CRÔNICA POLÍTICA

                     Parlamento Vazio 



Na Guiné-Bissau, o Parlamento é uma casa grande demais para a pouca presença que abriga. O povo, que há muito perdeu o hábito de esperar, olha de longe o edifício onde, teoricamente, se decide o seu destino. E cada vez mais compreende: ali não se decide nada — ou, pior, decide-se tudo sem ele.

Os assentos ficam vazios, não só de deputados ausentes, mas de ideias e de respeito pela pátria. Sessões adiadas, plenários suspensos, crises atrás de crises, como um teatro mal ensaiado em que os actores já não sabem a sua fala, e o público já não acredita no enredo.

A ausência de debates sérios, o abandono dos compromissos eleitorais, a banalização da instabilidade política — tudo isso mina o pouco que resta da confiança popular. O Parlamento deveria ser espelho do povo, mas reflete apenas vaidades, lutas de interesse e um silêncio cúmplice com a decadência.

Enquanto os representantes se ausentam, o povo sofre presente.
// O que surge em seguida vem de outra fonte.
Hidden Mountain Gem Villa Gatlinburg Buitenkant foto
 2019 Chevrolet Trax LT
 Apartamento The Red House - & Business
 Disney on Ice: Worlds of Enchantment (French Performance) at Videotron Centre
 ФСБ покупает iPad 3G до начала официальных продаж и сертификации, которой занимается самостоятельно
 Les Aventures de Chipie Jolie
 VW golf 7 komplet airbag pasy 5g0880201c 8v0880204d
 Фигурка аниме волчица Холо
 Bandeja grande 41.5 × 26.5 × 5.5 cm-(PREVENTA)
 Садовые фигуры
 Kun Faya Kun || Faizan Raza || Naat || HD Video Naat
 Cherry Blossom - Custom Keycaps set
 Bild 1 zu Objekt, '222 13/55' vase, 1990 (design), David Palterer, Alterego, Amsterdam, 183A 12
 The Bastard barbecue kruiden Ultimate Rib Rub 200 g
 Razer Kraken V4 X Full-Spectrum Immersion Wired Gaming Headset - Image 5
Sofre nas filas dos hospitais onde faltam médicos e seringas, nas escolas onde os alunos aprendem a esperar em vez de aprender a pensar, nos mercados onde o preço do arroz sobe mais rápido do que o salário. E ninguém no Parlamento parece ouvir esse clamor, esse cansaço antigo que corrói a esperança.

A crise institucional virou rotina. Golpes velados, dissoluções relâmpago, alianças feitas à sombra de interesses — e sempre os mesmos nomes, os mesmos rostos, como se a política fosse uma dança de cadeiras em que o povo nunca se senta.

Mas a verdade teima em resistir: uma democracia com Parlamento vazio é como uma árvore sem raízes. Fica em pé por instinto, mas ao primeiro vento, tomba.

E talvez esteja a chegar esse vento. Talvez o povo cansado comece a entender que o Parlamento não pode ser apenas um lugar — tem de ser uma prática viva, onde a voz do guineense comum se transforma em lei, em proteção, em futuro.

Até lá, a casa continua vazia. E o povo, como sempre, cheio de dores — e de uma esperança teimosa.